Records taken from a collection
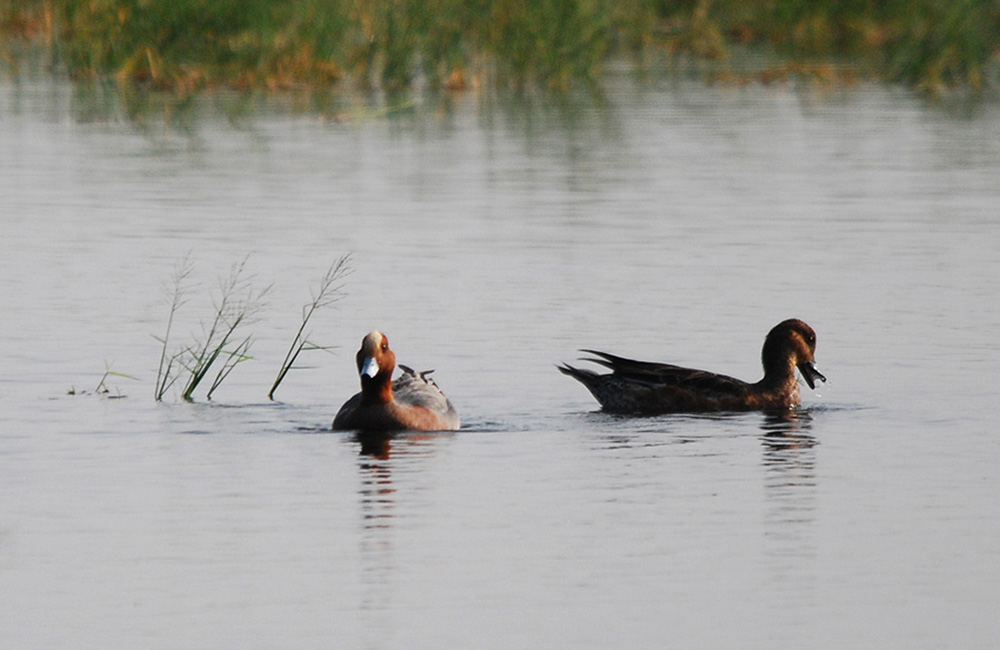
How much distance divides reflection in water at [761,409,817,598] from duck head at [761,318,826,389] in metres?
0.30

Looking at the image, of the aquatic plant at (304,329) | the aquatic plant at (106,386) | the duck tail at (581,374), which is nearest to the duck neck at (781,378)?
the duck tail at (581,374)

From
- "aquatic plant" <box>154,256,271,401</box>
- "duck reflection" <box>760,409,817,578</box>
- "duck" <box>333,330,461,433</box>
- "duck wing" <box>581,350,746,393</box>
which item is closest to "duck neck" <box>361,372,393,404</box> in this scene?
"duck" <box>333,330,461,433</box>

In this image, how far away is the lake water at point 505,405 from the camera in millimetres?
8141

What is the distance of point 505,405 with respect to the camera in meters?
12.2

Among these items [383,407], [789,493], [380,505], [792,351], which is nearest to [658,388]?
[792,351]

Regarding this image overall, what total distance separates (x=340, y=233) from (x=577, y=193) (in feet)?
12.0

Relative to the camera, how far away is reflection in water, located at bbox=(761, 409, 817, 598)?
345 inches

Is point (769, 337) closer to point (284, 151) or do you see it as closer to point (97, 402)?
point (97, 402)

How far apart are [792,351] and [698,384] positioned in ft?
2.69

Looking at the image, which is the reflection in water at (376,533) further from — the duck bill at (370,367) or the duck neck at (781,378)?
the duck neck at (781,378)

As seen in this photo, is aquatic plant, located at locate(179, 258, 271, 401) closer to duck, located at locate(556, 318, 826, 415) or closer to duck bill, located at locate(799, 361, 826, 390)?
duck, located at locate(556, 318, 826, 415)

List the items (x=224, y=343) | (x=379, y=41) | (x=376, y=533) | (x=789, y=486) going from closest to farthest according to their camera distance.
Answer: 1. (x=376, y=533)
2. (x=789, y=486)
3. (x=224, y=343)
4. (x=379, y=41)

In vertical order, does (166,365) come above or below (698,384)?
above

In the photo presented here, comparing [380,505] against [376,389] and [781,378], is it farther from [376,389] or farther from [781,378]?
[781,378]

...

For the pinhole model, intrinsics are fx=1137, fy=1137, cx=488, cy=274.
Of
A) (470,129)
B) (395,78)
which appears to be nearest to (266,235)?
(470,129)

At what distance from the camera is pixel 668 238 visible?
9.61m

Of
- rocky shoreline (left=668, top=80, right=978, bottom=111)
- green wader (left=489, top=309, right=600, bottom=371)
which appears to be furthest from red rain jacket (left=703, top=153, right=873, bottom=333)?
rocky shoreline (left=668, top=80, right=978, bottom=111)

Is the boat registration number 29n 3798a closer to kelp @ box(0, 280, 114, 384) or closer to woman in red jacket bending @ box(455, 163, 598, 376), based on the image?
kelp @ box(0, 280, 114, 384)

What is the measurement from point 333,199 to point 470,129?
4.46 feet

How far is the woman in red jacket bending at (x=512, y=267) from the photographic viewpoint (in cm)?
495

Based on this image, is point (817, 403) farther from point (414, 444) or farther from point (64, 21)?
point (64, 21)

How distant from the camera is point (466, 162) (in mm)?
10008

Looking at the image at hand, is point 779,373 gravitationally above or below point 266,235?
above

## Task to complete
Filter the records above, keeping only the lines that contain the word "away", and copy each of those lines.

## Answer to the exercise
In this image, how far away is the lake water at point 505,405 from the camera in millimetres?
Relative to the camera, how far away is reflection in water, located at bbox=(761, 409, 817, 598)?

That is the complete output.